TASK OBJECTIVE - After finding the line with "common name: mammal" in the entries below, retype exactly each line from there through the line with "Label granularity: sequence-level.", including that final line.

THE RECORDS -
○ ○ ○ ○ ○ ○ ○

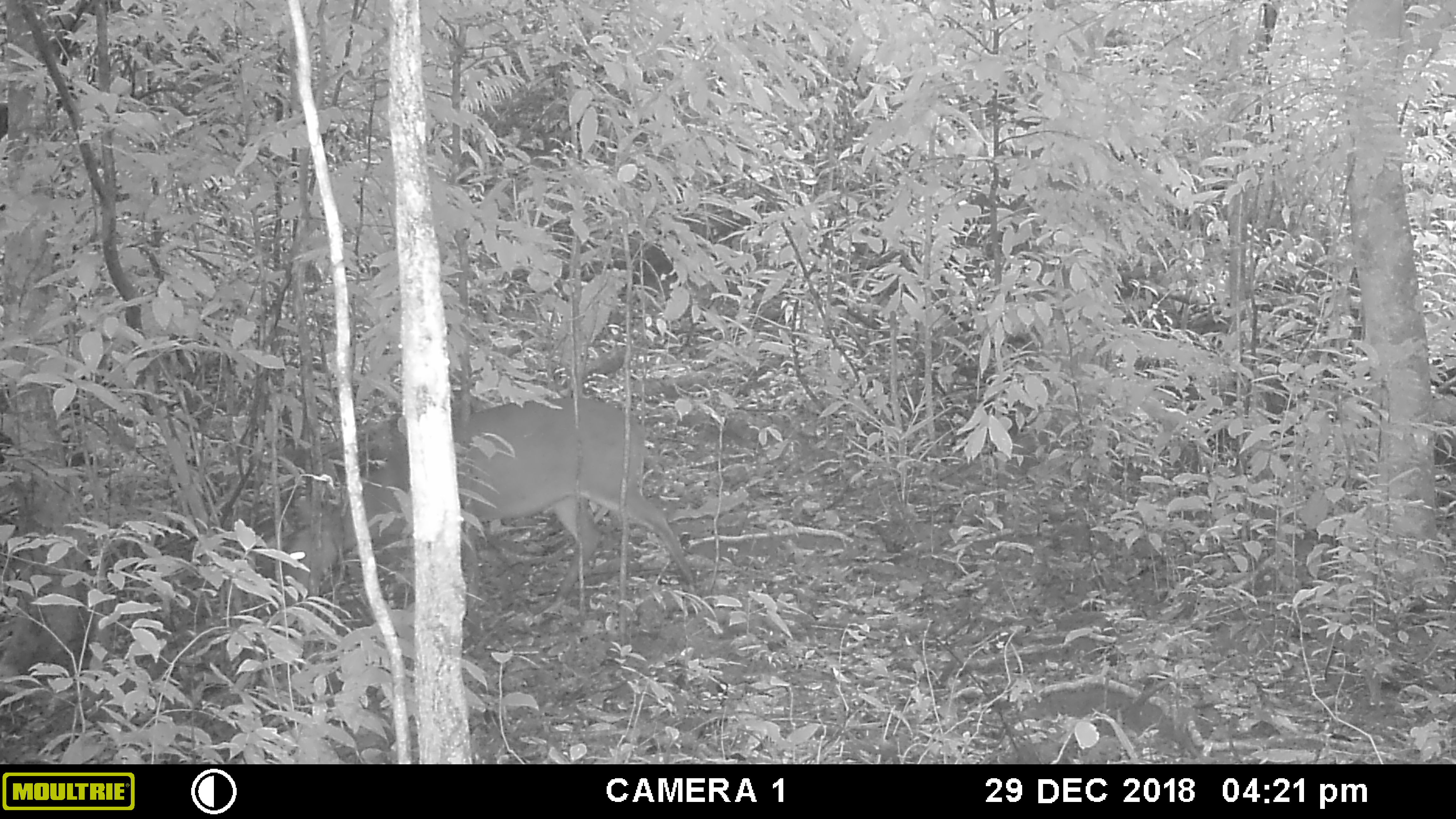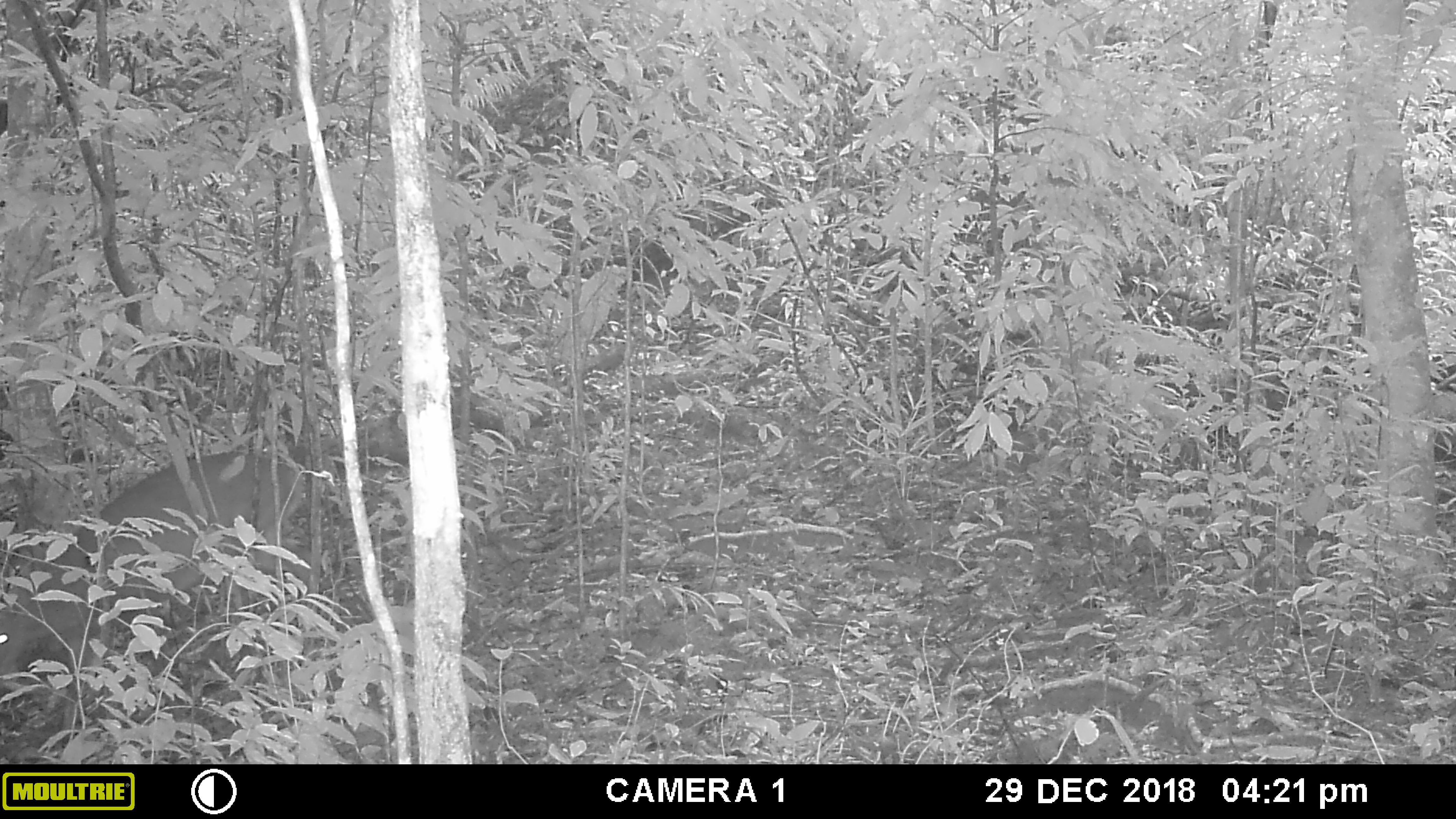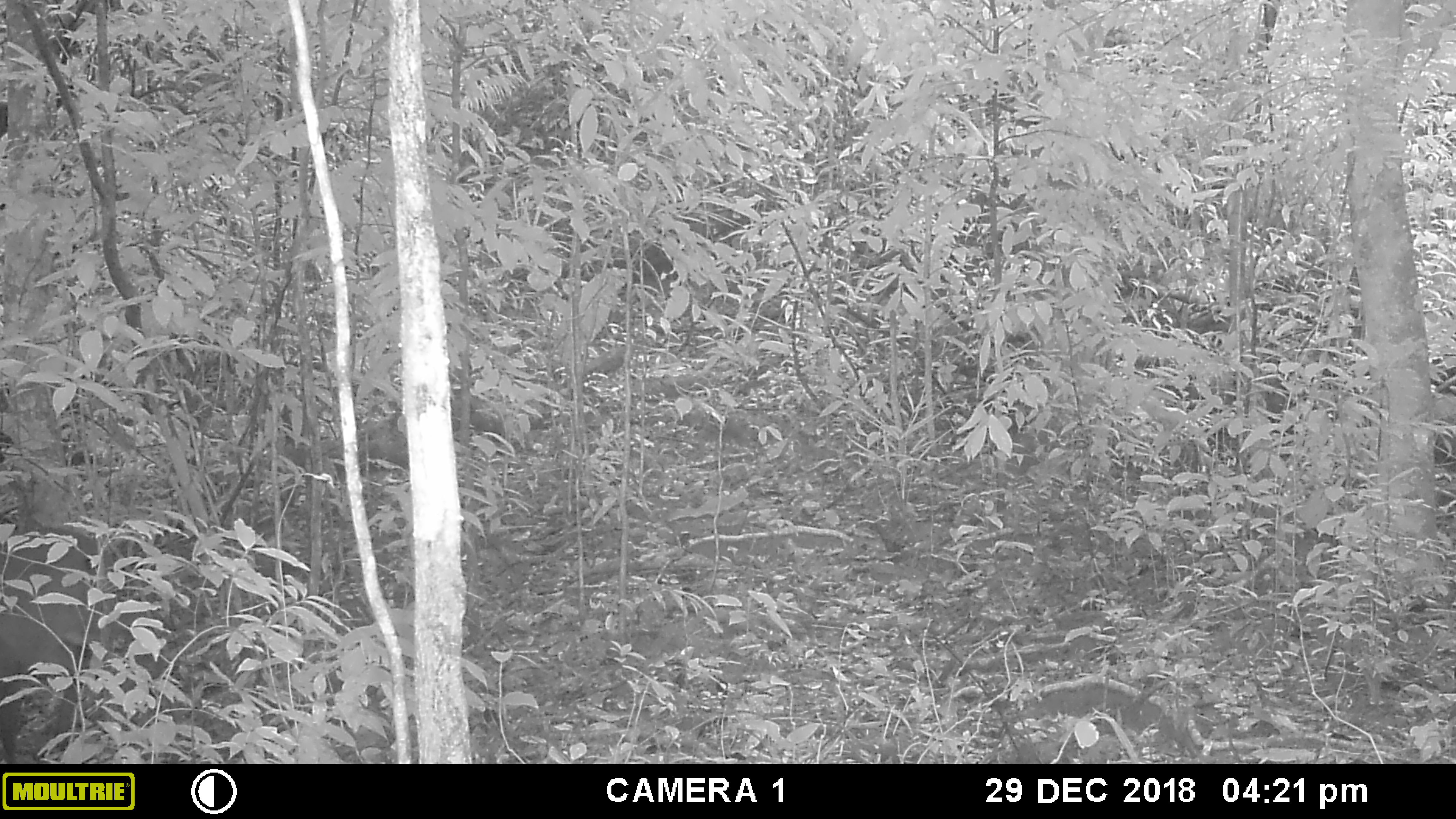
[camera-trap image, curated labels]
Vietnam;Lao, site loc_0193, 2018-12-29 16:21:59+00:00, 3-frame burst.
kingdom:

○ ○ ○ ○ ○ ○ ○

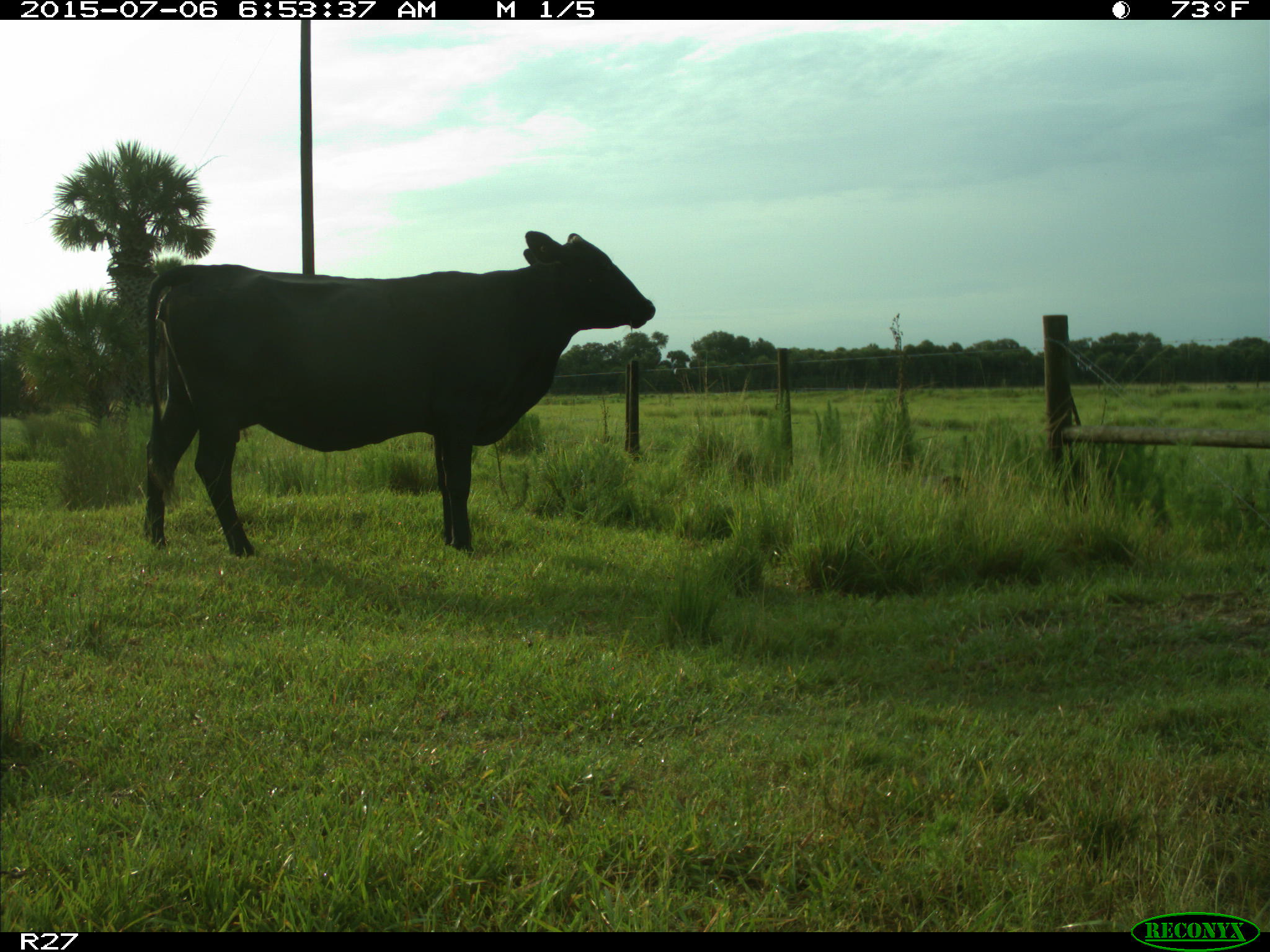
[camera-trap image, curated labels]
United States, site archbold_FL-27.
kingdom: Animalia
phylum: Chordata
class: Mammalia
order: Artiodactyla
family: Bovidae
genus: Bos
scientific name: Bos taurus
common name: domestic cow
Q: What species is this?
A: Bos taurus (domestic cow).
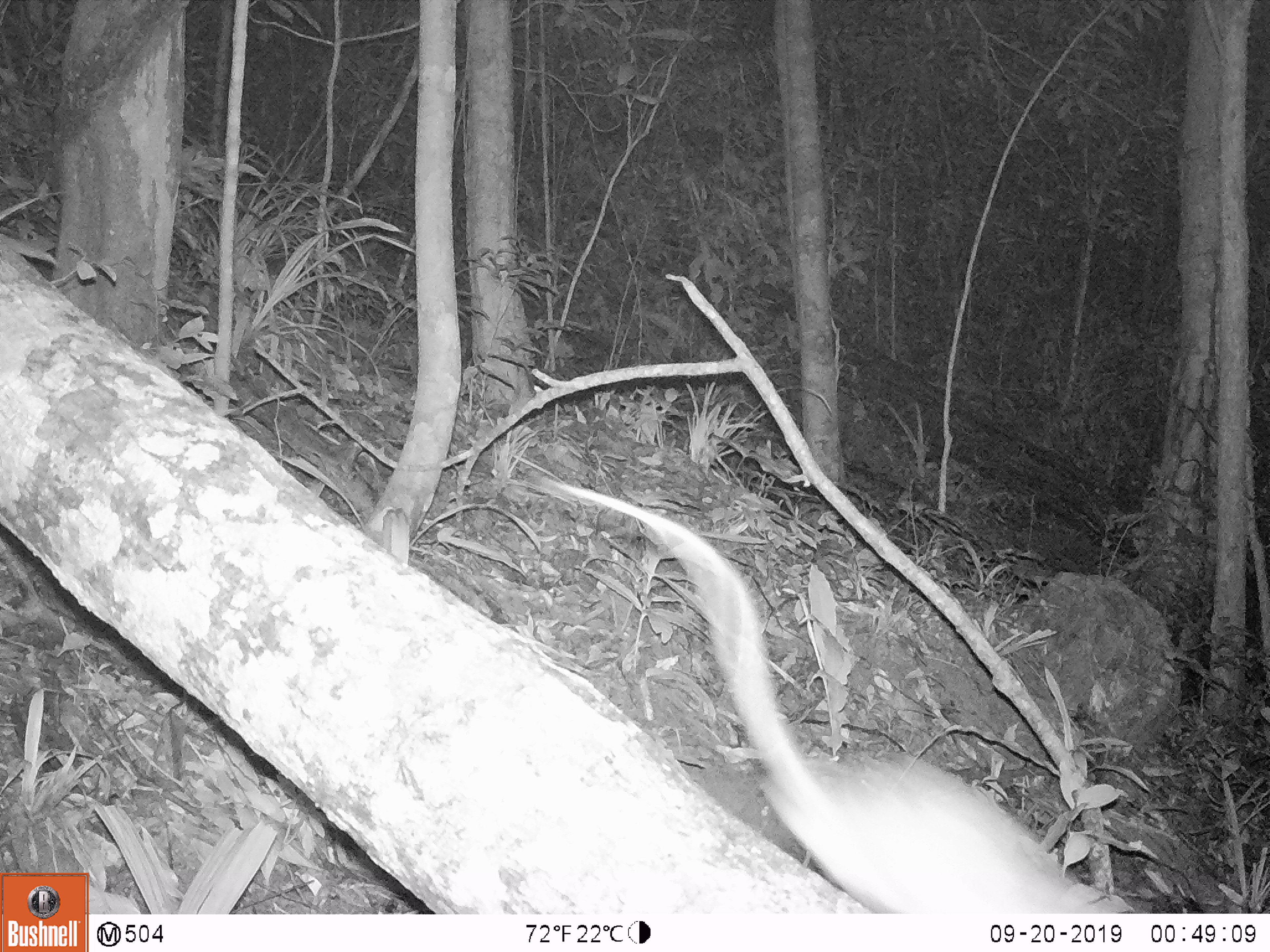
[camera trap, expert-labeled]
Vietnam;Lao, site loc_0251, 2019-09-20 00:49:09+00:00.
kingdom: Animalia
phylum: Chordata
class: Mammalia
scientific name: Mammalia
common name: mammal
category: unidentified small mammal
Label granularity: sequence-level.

○ ○ ○ ○ ○ ○ ○

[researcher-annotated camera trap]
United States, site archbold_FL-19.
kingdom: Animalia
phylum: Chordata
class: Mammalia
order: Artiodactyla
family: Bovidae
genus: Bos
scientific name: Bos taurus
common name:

○ ○ ○ ○ ○ ○ ○

SOLUTION TO THE PROBLEM -
common name: mammal
category: unidentified small mammal
Label granularity: sequence-level.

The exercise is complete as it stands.